- _Source passage_:
The results reported in [41] are among the fastest in the literature, but the FPGA area resources (Virtex-5) consumed are too high, 4060 slices, with an execution time of 2.03 ms. Our design is more efficient than the MPL hardware module reported in [41]. For a 1024-bit modulus, our design with k = 16 has an efficiency of 0.286 kbps/slice twice the one achieved by the best version reported in [41].

The hardware module for $\mathbb{G}\mathbb{F}\left(p\right)$ exponentiation reported in [42] for a Virtex-5 FPGA uses 3218 slices, with a throughput of 322.01 kbps and an efficiency of 0.100 kbps/slice. Our design with k = 16 uses only 10% of the resources reported in [42] with a better efficiency of 0.286 kbps/slice (more than double).

Our results with the Virtex-5 FPGA can be compared with those of [43]. The best efficiency reported in [43] is 0.110 kbps/slice using an area of 6776 slices. In contrast, our proposed architecture for the same device achieves an efficiency of 0.286 kbps/slice using only 160 slices.

- _Recorded data_:
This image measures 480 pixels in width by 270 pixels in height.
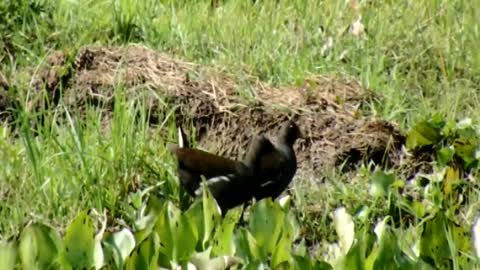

- _Required work_:
Proceed with the passage on FPGA exponentiation hardware, picking up right after its last sentence. The data comes from a separate source and is unrelated to the passage on FPGA hardware designs.

- _Response_:
To the authors’ knowledge, the most compact modular exponentiation architecture for FPGAs reported to date is the one presented in [28] for a Xilinx FPGA, using the binary algorithm for $\mathbb{G}\mathbb{F}\left(p\right)$ exponentiation and Montgomery and Karatsuba algorithms for field multiplication. Our design outperforms [28] in terms of efficiency, due to the significant savings in area resources. For a 1024-bit modulus, our design uses half the slices with a better efficiency of 0.503 kbps/slice, and for a 2048-bit modulus, our design is one-sixth the size, as well as having a better efficiency: 0.127 kbps/slice. [28] exploits 17-bit multipliers and 48-bit adder units in DSP blocks to compute the multiplication of high radix integers. The smaller digit size used there is 16, which fits the embedded multipliers in the Xilinx FPGAs. That is why the exponentiation hardware module in [28] cannot be further reduced in size.

The results obtained show that the proposed MPL architecture is smaller than the state of the art in terms of slices, while the number of DSPs and memory blocks required is similar to or less than other works reported in the literature.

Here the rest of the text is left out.